**Challenge**
From the weekly economic roundup below, extract word for word the passage that opens with the words containing "Meanwhile on the" and closes with "years to come.".

**Excerpt to read**
Friday, February 19, 2010

Top 5 Graphs of the Week - 20 February 2010

This week we look at Japanese GDP figures which show an improving situation, poor performance in UK retail sales, a lift in UK inflation, a pause in US inflation, and the start of the US Federal Reserve testing the exit strategy waters in policy normalisation. So thematically I suppose we've got a bit of a growth and inflation slant this time.

Thus we've got what were for a time the 3 main financial centers in this article, where the growth situation is mixed; the UK really just struggling along, Japan benefiting from global trends in stimulus and presently largely artificial pick ups in demand, while the US is still in economic limbo - what happens when the stimulus is gone?

Meanwhile on the inflation front things are currently also largely mixed, the UK is probably the leader of the three on current inflation, while the US is a close second, and Japan is still in deflation. The risks to accelerating inflation are similar in the US and the UK, but as we'll see in the US the Fed has been making some promising moves towards preventing sowing the seeds of more powerful inflationary pressure in the years to come.

1. Japan GDP - thank you exports, thank you stimulus
Last week Japan released its GDP figures for Q4 2009; q/q it was up 1.1%, and above the expected 1%. However you need to be careful with that figure as they ended up revising down Q3 from about 1% to 0%... so the growth was shuffled forward I guess. Year on year the decreases reduced to a mere -0.90%, but overall GDP was down 5% for 2009 vs 2008. The main drivers of growth were private consumption (spurred on by stimulus measures), and a revival in net exports (helped by Chinese demand - in part stimulus related, and global demand from inventory restocking). The Japanese economy still remains firmly export oriented, and is set to gain from any improvement in international trade.

2. UK Retail Sales - another rainy day
UK retail sales disappointed in January with -1.8% month on month (against expected -0.5%), and up 0.9% year on year (against expected +1.1%). Now, much of the negative performance was related to bad weather (the index now includes fuel - so bad weather = less driving, less fuel consumption), but it would be hard to say that the result was completely weather driven. Overall this data point adds to the picture of an ailing UK economy, on a GDP basis, they've very barely left the recession with a minuscule +0.1% quarterly growth figure in Q4 2009, paired with the next chart, and my previous article on The Future of Public Debt (which shows the UK in an increasingly vulnerable position, things do not look good there indeed.

3. UK CPI - stagflation anyone?
UK CPI fell -0.2% on a monthly basis against expected 0%, on an annual basis it accelerated as expected to 3.5% vs 2.9% in December; core CPI also rose to a record 3.1% as expected. Much of the pressure is coming from the return of the VAT rate to 17.5% from 15%, a recovery in fuel prices, and a weak exchange rate. However, as with the temporary impact on retail sales above, it would be hard to argue that there isn't inflationary pressure working away here somewhere. Indeed the conditions e.g. quantitative easing, can only be facilitative of increasing inflation, for now at least, the situation is high inflation (and even though the factors can be explained - prices are still rising), and low growth...

**Raw data**
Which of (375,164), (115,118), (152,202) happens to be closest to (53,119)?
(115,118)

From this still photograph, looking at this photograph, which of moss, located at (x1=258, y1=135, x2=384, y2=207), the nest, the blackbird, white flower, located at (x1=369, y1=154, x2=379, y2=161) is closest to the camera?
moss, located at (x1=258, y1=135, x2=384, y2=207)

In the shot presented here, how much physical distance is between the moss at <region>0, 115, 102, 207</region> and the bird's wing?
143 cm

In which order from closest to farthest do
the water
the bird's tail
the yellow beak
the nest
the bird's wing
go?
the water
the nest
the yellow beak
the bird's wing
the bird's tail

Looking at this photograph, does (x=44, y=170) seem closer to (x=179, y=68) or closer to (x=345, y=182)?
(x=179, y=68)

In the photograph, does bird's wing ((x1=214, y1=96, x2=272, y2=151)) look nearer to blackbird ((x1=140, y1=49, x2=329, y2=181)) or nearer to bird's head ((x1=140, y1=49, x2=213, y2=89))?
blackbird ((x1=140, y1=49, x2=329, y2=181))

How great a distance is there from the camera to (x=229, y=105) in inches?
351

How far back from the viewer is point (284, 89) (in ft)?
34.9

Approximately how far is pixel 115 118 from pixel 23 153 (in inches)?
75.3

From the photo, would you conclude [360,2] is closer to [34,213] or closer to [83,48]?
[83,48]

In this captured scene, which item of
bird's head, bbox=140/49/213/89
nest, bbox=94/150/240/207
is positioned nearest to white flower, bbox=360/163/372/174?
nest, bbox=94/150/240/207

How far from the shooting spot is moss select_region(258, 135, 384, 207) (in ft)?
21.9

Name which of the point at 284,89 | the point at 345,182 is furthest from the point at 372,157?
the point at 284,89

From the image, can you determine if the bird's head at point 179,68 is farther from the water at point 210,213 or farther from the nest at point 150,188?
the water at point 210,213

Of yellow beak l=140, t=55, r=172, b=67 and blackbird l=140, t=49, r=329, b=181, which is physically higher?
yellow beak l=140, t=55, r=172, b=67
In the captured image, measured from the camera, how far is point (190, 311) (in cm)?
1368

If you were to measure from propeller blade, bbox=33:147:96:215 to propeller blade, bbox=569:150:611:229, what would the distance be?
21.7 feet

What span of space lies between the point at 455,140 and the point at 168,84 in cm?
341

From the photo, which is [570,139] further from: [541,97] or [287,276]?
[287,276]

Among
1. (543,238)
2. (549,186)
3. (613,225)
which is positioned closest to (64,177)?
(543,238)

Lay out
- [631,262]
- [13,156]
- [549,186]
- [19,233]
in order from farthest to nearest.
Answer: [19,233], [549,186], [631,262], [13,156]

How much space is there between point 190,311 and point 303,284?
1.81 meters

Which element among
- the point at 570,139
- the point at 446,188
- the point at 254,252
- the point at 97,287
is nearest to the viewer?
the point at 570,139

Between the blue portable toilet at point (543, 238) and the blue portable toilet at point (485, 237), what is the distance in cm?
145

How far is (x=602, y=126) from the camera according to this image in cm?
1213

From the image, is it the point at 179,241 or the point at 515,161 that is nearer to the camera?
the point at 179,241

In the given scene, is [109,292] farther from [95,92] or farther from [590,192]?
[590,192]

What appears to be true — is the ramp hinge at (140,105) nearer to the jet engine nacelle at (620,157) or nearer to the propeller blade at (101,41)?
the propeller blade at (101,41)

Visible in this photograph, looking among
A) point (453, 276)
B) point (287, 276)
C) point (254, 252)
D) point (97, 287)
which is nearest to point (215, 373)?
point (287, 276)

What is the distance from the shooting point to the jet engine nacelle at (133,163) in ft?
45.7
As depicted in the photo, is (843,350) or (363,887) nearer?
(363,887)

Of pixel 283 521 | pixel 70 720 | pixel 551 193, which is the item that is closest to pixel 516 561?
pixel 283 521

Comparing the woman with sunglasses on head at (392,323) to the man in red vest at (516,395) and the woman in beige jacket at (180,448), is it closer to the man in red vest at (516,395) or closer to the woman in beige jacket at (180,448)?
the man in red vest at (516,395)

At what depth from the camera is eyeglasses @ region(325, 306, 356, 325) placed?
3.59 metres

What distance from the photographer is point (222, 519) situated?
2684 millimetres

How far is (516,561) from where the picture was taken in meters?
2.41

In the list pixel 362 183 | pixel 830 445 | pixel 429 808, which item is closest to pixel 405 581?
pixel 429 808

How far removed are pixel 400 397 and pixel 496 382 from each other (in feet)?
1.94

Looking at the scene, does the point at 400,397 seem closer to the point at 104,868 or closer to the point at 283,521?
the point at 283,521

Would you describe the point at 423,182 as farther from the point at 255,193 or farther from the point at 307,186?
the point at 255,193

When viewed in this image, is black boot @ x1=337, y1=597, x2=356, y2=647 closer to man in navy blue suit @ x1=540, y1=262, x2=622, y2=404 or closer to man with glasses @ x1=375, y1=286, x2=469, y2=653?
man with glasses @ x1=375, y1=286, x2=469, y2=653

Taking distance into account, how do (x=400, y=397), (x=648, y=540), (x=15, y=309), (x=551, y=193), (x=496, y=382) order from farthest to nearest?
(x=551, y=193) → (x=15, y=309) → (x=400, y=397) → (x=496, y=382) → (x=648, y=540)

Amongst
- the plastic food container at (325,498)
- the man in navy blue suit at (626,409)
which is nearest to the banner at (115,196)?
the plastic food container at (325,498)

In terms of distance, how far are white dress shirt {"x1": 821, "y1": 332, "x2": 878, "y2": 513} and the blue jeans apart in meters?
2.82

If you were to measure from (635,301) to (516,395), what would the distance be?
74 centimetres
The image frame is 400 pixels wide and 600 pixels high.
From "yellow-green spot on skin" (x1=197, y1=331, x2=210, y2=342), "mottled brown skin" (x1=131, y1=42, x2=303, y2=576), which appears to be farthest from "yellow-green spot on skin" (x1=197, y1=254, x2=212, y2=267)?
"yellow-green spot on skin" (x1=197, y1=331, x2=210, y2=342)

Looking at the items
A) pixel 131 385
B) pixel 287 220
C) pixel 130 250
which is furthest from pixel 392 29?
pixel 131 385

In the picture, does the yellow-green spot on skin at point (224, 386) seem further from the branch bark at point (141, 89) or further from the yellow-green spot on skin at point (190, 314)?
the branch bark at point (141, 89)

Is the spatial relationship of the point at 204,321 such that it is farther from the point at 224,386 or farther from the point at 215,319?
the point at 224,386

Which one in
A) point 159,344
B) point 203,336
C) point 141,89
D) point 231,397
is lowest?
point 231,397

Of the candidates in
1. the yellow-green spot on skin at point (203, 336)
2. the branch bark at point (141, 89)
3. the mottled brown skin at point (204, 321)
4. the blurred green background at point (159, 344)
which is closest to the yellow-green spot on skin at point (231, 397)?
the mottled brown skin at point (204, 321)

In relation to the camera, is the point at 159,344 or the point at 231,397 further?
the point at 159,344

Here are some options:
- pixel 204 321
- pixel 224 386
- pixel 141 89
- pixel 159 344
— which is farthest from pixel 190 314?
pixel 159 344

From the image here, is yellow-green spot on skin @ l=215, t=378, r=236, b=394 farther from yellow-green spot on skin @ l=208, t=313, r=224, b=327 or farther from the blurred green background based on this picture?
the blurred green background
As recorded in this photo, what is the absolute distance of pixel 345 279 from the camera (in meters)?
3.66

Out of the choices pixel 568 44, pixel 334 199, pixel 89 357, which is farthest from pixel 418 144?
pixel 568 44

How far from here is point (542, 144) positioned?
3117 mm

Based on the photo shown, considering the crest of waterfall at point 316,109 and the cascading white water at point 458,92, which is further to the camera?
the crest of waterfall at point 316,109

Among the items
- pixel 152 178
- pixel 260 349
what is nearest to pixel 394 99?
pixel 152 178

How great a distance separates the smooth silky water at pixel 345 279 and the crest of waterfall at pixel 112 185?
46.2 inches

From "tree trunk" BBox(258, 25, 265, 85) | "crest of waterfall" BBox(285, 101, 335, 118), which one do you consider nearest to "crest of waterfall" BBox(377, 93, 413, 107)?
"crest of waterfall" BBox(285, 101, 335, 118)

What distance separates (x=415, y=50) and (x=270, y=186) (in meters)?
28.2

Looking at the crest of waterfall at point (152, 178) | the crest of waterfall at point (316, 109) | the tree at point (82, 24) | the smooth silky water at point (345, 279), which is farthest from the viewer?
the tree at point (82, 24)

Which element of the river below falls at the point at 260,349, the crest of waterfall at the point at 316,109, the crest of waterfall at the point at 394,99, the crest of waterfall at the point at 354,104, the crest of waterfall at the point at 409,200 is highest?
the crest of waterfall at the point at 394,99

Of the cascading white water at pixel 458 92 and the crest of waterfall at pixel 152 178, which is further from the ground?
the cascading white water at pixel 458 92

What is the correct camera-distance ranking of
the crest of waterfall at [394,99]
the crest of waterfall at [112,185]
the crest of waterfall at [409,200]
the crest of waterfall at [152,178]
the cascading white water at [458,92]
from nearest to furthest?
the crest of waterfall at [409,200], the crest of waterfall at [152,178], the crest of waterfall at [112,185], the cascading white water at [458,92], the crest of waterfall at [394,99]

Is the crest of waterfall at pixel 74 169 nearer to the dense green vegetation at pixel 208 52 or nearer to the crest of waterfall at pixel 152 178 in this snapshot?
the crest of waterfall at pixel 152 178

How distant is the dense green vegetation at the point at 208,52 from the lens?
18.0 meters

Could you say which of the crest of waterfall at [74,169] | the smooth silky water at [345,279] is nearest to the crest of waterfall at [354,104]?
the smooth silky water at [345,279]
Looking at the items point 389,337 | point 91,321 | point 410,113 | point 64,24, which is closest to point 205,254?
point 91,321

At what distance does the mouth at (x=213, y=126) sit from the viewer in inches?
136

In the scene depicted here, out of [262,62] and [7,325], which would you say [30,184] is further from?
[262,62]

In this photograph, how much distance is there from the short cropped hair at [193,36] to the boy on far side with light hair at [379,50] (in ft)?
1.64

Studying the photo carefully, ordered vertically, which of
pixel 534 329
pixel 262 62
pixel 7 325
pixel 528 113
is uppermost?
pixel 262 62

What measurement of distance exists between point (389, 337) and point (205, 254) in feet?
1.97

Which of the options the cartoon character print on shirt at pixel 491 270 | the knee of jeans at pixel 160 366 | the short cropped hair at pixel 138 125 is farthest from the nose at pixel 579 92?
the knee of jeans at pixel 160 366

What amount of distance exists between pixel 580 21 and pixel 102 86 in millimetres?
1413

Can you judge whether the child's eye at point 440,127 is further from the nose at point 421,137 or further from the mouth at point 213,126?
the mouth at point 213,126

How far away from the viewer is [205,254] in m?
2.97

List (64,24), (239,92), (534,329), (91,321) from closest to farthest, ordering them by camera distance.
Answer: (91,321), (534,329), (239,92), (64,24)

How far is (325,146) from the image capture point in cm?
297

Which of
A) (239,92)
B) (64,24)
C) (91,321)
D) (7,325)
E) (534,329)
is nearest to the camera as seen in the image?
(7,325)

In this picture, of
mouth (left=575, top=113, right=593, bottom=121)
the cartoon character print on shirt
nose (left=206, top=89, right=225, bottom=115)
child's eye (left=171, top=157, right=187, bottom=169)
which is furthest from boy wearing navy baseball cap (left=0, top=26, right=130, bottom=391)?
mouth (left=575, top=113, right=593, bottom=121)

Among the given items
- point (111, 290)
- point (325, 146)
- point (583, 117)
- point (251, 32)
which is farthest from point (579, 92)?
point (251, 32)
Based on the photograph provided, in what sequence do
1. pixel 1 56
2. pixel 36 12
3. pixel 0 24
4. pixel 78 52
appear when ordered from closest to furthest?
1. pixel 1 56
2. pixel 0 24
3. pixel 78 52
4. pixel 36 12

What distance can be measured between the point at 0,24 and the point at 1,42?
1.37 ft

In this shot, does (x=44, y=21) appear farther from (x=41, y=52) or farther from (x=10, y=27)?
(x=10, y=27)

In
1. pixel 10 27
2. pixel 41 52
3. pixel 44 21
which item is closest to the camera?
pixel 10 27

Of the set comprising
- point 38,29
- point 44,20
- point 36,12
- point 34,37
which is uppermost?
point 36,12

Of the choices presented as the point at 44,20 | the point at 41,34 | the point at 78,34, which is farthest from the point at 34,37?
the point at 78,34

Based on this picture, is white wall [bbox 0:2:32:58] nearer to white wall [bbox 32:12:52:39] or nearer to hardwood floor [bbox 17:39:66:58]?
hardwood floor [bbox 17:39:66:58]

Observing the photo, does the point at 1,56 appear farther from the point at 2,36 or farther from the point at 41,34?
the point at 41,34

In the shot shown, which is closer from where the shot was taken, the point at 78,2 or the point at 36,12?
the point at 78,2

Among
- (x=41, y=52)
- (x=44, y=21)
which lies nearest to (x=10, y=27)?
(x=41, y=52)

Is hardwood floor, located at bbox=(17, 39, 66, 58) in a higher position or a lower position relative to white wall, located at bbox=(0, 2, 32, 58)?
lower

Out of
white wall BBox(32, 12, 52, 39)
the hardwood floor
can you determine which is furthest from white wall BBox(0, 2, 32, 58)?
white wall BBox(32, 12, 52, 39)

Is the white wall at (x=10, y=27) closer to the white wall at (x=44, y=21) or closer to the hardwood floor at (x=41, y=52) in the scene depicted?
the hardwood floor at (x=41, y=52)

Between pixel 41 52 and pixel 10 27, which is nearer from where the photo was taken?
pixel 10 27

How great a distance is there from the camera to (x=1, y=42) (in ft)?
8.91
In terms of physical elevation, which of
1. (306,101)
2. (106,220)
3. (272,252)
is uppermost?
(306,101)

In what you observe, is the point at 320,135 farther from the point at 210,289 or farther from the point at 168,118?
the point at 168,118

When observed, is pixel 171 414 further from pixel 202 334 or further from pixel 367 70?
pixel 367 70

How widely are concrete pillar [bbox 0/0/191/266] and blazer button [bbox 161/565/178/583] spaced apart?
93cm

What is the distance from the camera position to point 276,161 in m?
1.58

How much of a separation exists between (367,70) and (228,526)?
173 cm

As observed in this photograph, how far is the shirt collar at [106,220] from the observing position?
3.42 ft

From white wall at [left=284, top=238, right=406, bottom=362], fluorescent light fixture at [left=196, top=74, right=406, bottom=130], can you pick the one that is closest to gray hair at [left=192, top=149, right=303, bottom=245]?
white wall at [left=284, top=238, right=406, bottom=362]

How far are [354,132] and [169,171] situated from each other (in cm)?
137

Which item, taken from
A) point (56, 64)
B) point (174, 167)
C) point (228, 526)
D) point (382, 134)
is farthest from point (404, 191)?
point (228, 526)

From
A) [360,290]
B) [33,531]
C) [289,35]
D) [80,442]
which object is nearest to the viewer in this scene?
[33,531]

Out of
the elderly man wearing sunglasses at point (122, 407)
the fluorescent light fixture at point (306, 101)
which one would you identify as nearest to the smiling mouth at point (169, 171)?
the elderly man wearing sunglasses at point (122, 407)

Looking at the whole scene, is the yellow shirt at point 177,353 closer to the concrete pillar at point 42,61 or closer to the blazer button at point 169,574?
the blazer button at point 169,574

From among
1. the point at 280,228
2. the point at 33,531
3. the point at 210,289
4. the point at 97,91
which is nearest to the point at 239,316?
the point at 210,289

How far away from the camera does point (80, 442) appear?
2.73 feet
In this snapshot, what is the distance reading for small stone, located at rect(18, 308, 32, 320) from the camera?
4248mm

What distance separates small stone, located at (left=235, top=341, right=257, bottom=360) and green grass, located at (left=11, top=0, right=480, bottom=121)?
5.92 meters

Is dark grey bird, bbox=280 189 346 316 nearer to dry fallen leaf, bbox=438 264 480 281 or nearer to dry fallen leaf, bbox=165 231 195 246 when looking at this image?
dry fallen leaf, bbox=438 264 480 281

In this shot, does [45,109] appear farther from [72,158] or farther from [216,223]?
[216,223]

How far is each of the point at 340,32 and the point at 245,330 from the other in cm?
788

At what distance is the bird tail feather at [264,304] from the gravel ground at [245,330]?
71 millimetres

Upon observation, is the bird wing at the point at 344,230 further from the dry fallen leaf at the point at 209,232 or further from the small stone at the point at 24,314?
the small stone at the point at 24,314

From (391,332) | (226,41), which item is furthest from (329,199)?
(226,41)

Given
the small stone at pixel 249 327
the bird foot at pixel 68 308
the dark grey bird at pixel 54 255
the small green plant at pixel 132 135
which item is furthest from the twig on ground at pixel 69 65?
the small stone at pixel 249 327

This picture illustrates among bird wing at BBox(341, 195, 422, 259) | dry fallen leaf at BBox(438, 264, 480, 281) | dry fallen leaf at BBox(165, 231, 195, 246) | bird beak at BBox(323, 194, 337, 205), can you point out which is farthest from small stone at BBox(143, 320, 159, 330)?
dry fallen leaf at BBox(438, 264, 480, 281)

**Result below**
Meanwhile on the inflation front things are currently also largely mixed, the UK is probably the leader of the three on current inflation, while the US is a close second, and Japan is still in deflation. The risks to accelerating inflation are similar in the US and the UK, but as we'll see in the US the Fed has been making some promising moves towards preventing sowing the seeds of more powerful inflationary pressure in the years to come.